- INSTRUCTION 1 -
Report every line of the records that contains the string "dormer", treating uppercase and lowercase as different.

--- DOCUMENT SEGMENT ---

Sigalit landau's exhibition is a powerful occurrence in several chapters spreading throughout the museum halls and the adjacent garden. It holds new as well as earlier works, some not previously displayed in Israel; a remarkable weave of life stories and memoirs with sculpted images, movement and sound.
Landau (b. 1969, Jerusalem) is the most prominent and prolific artist in the Israeli contemporary art field. Right upon graduating from Bezalel Art Academy in 1994 she aroused interest in a number of group exhibitions as well as in her solo show the following year at the Israel Museum, Jerusalem. During the last decade her Tel Aviv exhibitions won public acclaim and became landmark events in Israeli Art. Landau is sought-out by major galleries and museums world-wide. In 2011 she was the Israeli representative to the Venice biennale.
Landau’s exhibition in the Negev Museum of Art unveils her recent and largest sculpture to date, prior to its display in France. It is a bronze cast of an abandoned shelter from southern Tel Aviv, extracted from its original location, standing heroically in disequilibrium.

--- DATASET RECORDS ---

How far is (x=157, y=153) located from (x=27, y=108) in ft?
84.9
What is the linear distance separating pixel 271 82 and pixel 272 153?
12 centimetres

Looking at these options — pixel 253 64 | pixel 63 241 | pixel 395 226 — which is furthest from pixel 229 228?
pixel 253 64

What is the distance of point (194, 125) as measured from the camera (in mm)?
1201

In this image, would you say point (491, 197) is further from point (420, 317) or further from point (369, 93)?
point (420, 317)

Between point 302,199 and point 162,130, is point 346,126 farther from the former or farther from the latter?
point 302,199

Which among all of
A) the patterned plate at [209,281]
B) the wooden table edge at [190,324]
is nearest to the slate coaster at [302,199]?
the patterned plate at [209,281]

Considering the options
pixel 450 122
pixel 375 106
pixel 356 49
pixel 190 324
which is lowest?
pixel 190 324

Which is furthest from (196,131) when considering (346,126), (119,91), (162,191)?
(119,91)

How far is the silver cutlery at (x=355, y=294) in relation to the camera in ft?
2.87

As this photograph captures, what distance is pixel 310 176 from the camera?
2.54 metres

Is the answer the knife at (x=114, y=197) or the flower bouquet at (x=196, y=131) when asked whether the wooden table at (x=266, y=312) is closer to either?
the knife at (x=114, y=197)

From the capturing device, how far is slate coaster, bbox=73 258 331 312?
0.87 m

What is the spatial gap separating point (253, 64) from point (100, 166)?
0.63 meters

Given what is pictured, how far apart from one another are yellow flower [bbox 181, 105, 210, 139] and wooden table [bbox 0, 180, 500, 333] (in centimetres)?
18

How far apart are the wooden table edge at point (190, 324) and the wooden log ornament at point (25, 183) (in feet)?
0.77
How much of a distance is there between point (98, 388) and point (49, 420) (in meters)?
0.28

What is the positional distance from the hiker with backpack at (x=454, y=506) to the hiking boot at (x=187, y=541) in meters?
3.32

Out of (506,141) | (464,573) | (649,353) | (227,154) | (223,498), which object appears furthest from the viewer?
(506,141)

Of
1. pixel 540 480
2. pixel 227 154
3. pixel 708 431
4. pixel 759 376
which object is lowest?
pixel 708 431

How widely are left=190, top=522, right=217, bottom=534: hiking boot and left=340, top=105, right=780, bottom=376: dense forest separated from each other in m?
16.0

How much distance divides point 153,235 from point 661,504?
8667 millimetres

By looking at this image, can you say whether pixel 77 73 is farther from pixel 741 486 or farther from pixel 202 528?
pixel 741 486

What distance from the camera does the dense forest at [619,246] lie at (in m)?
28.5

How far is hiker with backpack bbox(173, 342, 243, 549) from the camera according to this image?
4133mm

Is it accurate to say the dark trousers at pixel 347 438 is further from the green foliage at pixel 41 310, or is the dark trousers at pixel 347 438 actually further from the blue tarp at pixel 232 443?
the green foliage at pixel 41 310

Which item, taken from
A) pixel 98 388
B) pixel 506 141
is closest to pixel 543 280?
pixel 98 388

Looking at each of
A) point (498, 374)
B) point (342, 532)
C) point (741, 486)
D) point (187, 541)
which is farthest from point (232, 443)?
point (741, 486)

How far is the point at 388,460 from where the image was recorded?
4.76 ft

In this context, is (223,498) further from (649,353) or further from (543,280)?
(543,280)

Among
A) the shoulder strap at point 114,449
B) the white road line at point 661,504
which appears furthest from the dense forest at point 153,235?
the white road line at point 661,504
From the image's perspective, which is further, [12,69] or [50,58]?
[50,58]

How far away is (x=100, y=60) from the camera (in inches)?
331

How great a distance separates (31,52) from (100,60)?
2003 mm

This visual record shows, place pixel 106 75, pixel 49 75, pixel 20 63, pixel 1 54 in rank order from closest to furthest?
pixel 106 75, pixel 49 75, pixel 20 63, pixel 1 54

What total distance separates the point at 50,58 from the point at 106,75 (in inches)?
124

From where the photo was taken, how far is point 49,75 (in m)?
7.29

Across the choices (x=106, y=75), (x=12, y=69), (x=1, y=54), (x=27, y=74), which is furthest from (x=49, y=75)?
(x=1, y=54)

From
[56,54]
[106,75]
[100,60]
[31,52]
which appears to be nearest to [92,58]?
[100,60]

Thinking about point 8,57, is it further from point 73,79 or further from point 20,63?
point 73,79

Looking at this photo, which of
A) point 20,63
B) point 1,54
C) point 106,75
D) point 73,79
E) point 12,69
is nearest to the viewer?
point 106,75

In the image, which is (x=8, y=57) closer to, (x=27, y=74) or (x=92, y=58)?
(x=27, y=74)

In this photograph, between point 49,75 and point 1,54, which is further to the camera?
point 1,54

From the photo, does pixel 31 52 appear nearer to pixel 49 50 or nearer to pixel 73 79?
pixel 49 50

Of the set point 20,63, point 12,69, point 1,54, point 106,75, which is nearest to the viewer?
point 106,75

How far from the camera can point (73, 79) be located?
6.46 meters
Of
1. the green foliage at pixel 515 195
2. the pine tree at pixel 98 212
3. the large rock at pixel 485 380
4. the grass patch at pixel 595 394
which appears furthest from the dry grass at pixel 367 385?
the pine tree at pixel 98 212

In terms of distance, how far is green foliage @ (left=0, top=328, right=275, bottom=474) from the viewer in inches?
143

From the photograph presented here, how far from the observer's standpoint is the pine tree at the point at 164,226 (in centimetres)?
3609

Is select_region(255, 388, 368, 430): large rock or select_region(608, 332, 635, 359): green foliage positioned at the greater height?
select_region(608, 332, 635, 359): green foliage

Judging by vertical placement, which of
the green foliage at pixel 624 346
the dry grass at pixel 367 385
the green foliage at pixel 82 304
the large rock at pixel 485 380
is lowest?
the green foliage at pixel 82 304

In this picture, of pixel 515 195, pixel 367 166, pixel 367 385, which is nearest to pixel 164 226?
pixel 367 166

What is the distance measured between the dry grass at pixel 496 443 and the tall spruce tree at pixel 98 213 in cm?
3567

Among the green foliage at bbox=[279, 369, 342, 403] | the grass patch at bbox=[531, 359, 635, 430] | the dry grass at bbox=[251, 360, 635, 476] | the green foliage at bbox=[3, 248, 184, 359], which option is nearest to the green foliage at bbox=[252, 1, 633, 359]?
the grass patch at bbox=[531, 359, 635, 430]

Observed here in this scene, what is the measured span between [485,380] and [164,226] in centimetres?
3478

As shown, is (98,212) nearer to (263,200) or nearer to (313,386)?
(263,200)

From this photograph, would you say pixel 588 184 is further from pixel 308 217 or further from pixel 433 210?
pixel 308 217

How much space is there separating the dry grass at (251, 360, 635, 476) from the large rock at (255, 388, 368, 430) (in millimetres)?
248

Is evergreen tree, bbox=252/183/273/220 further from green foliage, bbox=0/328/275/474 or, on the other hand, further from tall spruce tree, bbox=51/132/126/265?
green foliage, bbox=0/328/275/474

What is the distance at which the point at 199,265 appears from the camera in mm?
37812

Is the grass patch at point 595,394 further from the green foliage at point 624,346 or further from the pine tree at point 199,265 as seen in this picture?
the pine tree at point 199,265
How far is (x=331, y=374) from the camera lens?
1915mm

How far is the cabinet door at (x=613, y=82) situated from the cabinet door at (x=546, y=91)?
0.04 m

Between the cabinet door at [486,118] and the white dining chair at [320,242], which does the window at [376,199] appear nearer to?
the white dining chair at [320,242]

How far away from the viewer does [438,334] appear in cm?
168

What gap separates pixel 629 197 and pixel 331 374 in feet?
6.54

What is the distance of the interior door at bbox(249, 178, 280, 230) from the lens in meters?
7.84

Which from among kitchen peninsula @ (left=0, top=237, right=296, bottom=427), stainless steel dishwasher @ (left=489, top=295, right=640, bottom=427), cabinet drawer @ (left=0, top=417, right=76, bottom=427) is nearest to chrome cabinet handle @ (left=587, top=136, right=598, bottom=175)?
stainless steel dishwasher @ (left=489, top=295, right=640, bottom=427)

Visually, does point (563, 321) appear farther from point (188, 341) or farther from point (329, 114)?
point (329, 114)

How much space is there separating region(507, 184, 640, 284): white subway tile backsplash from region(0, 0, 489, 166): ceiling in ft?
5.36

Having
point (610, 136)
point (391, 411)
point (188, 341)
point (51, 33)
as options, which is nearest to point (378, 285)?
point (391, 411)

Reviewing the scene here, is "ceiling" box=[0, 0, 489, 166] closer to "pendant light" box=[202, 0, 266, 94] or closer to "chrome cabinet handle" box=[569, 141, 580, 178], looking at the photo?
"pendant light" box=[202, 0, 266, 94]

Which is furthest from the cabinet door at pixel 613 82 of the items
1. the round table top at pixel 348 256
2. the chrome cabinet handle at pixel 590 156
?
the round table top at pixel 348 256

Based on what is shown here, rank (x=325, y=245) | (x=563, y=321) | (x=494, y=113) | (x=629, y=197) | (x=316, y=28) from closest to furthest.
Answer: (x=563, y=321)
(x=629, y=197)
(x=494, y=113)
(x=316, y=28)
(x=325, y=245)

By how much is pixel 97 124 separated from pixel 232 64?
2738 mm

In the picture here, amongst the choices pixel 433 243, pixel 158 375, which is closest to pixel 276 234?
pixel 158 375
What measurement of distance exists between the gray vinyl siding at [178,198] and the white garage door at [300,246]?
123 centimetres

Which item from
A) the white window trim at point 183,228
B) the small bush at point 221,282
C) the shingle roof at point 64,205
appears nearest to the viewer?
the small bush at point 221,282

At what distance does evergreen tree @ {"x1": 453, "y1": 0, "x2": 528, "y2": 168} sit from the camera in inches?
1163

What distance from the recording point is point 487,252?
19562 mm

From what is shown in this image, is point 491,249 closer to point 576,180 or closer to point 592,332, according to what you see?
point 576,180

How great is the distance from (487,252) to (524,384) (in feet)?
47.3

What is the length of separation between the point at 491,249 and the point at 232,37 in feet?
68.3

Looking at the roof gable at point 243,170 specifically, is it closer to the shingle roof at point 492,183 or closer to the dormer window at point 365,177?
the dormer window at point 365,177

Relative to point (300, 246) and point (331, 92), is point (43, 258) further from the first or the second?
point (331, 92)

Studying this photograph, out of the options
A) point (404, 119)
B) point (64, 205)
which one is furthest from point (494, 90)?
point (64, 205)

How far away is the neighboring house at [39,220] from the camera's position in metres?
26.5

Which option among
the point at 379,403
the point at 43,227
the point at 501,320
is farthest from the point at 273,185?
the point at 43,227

---

- INSTRUCTION 2 -
Answer these questions using the text about Sigalit Landau's exhibition:
(a) In what year did Landau graduate from Bezalel Art Academy?
(b) In 2011, at what event was Landau the Israeli representative?
(c) Where did the abandoned shelter cast in bronze originally stand?

- FULL ANSWER 1 -
Looking at the roof gable at point 243,170 specifically, is it closer to the shingle roof at point 492,183 or closer to the dormer window at point 365,177?
the dormer window at point 365,177

- FULL ANSWER 2 -
(a) 1994
(b) The Venice biennale
(c) In southern Tel Aviv